Navigation – Plan du site

AccueilNumérosVol. 66 - n° 3Comptes rendusGwenaëlle Perrier, Genre et polit...

Comptes rendus

Gwenaëlle Perrier, Genre et politiques d’emploi. Une comparaison France-Allemagne

Presses universitaires de Rennes, Rennes, 2022, 230 p.
Anne Eydoux
Référence(s) :

Gwenaëlle Perrier, Genre et politiques d’emploi. Une comparaison France-Allemagne, Presses universitaires de Rennes, Rennes, 2022, 230 p.

Entrées d’index

Haut de page

Texte intégral

couvertureAfficher l’image
Crédits : Presses universitaires de Rennes

1Cet ouvrage, issu d’un travail de longue haleine sur le genre des politiques d’emploi, est une référence précieuse. Il comble un manque : c’est le seul, en langue française, à questionner de manière systématique la prise en compte de l’égalité femmes-hommes dans les politiques d’emploi. Il est de plus remarquablement informé : il mobilise une revue de la littérature sur le sujet ainsi qu’une vaste enquête de terrain — démarrée dans le cadre d’une thèse soutenue en 2010.

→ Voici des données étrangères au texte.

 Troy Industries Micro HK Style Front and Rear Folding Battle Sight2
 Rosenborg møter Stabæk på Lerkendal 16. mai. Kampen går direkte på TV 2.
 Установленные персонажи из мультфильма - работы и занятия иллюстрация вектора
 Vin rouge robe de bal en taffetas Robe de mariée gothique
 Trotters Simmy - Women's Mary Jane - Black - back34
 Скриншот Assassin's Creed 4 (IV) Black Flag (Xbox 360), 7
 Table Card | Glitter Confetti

2L’ouvrage est traversé par un double questionnement. Les politiques d’emploi permettent-elles de réduire les inégalités entre femmes et hommes ou tendent-elles à les reproduire, voire à les renforcer ? Les impulsions européennes constituent-elles un levier pour intégrer un objectif d’égalité dans la mise en œuvre des politiques d’emploi ?

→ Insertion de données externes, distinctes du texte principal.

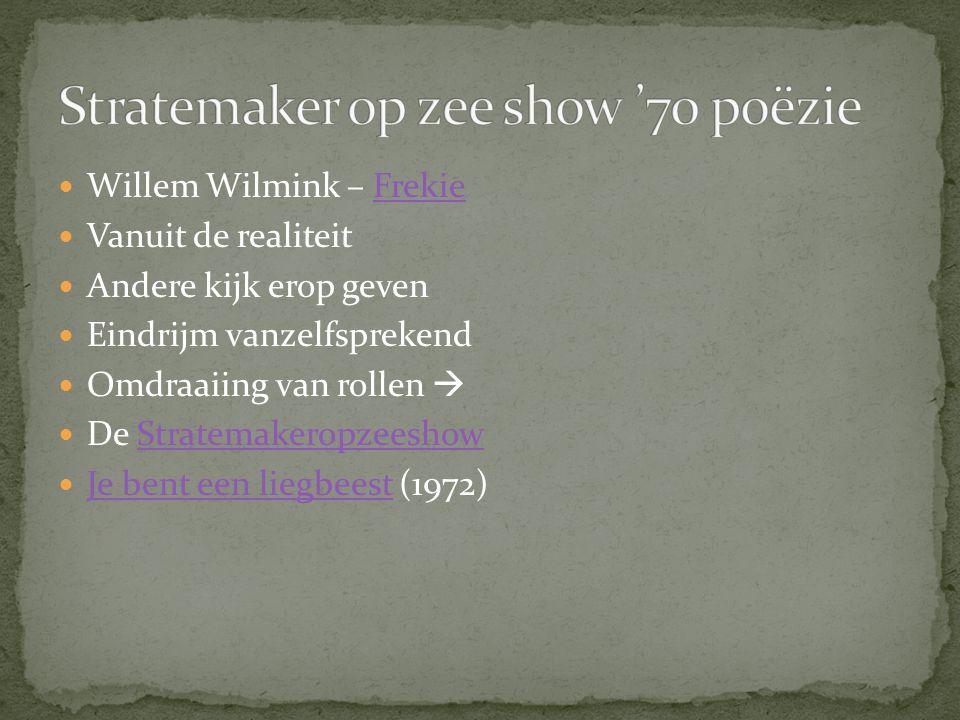 Stratemaker op zee show '70 poëzie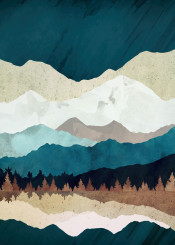 fall forest landscape nature digital watercolor abstract contemporary blue green white grey brown trees mountains dream wanderlust season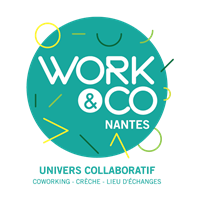 Association Work&Co Nantes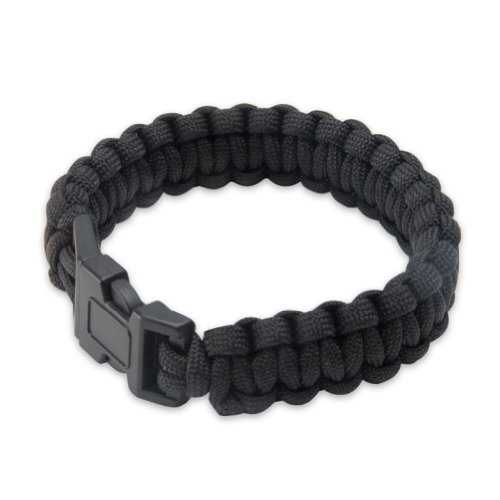 United Cutlery UC2763 Elite Forces Survival Bracelet, Black Multi-Colored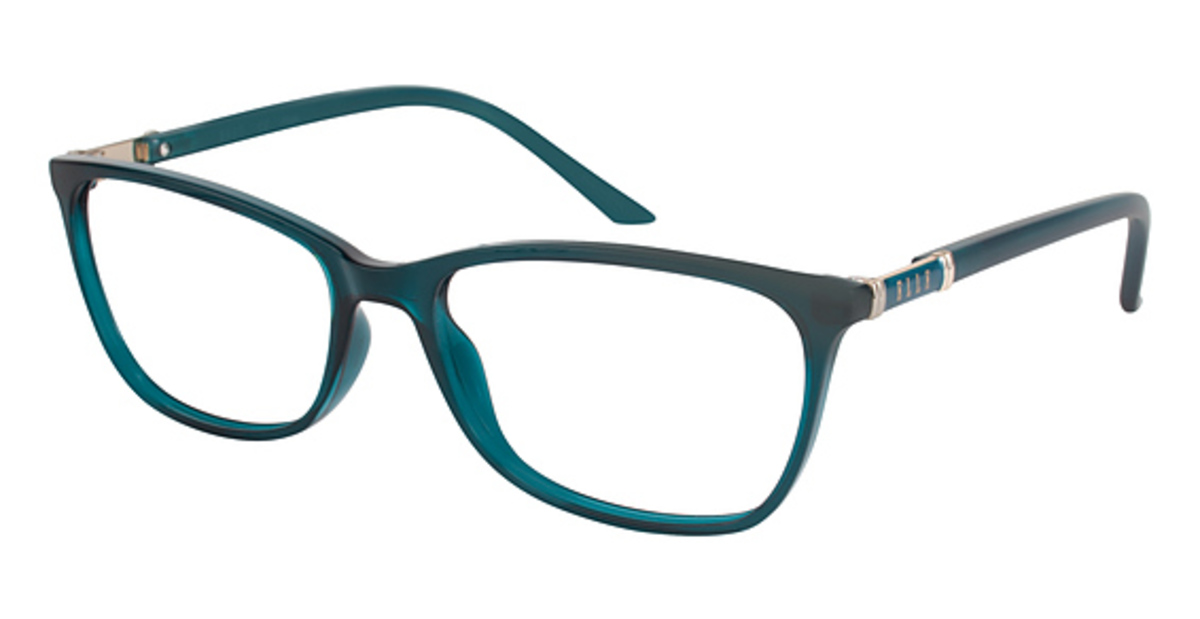 ELLE EL 13409 Eyeglasses | Free Shipping!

3Pour y répondre, l’autrice adopte une perspective comparative et multi-niveau. Elle observe des dispositifs d’accompagnement des chômeurs et chômeuses de longue durée en France et en Allemagne, dans deux territoires comparables d’un point de vue politique (gouvernés à gauche) et socio-économique (marqués par des taux de chômage élevés et des difficultés sociales). L’enquête se concentre sur les Plans locaux pour l’insertion et l’emploi (PLIE) en Seine-Saint-Denis et les Job centers à Berlin. Pour analyser le genre des politiques d’emploi, l’autrice se réfère à « l’institutionnalisme centré sur les acteurs et actrices » (p. 33). Elle en retient que le cadre institutionnel dans lequel interagissent les professionnel·les de l’emploi ou de l’égalité ne détermine pas complètement leurs actions, et qu’il importe de se pencher sur leurs représentations, leurs marges de manœuvre et leurs stratégies, pour comprendre comment ils et elles composent avec les contraintes ou activent les leviers à leur disposition.

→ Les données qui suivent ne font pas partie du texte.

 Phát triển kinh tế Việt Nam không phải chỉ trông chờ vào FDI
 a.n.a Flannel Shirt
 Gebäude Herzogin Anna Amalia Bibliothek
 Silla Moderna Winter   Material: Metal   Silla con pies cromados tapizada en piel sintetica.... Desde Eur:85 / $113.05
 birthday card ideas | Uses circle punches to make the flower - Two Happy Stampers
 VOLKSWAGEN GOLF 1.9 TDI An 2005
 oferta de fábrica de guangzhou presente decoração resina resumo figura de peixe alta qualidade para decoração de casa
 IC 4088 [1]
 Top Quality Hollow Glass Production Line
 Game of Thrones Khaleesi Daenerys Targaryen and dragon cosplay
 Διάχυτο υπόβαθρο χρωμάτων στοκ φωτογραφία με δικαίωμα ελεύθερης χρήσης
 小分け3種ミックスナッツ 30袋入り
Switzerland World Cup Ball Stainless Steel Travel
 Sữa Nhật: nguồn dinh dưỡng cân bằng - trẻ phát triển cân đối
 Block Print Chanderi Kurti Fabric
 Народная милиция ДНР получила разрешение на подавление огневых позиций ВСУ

4Le premier chapitre, qui dresse un panorama de l’intégration des objectifs d’égalité dans les politiques de l’emploi en France et en Allemagne, met en évidence leurs ambivalences, voire leurs contradictions. Les orientations européennes et l’approche transversale — le gender mainstreaming, consistant à intégrer les objectifs d’égalité dans l’ensemble des politiques publiques — contribuent à donner une visibilité au genre dans les politiques d’emploi. Mais dans les deux pays, la mise en œuvre de l’égalité reste faible, si ce n’est symbolique. Elle est de plus contrariée par les réformes du marché du travail qui promeuvent l’activation (le retour rapide à une activité, une formation ou un travail) tout en précarisant l’emploi, de façon particulièrement pénalisante pour les chômeuses.

5Le deuxième chapitre interroge l’institutionnalisation de l’égalité au sein des services publics de l’emploi (SPE) dans les deux pays : création de postes dédiés, mise en place de formations ou constitution de réseaux ou de groupes de travail. Il montre que si la « stratégie d’apprentissage et d’essaimage de l’égalité » (p. 91) a favorisé l’émergence d’une expertise au sein du SPE, c’est à la marge. Trop peu de professionnel·les ont été formé·es à l’égalité et les référentes égalité, peu nombreuses, n’ont pas de réel pouvoir de décision. De plus, les instruments dont elles disposent sont faibles : par exemple, le Fonds social européen (FSE) ne prévoit pas de sanction concernant les objectifs d’égalité, alors que ses financements sont conditionnés à la réalisation d’autres objectifs très contrôlés.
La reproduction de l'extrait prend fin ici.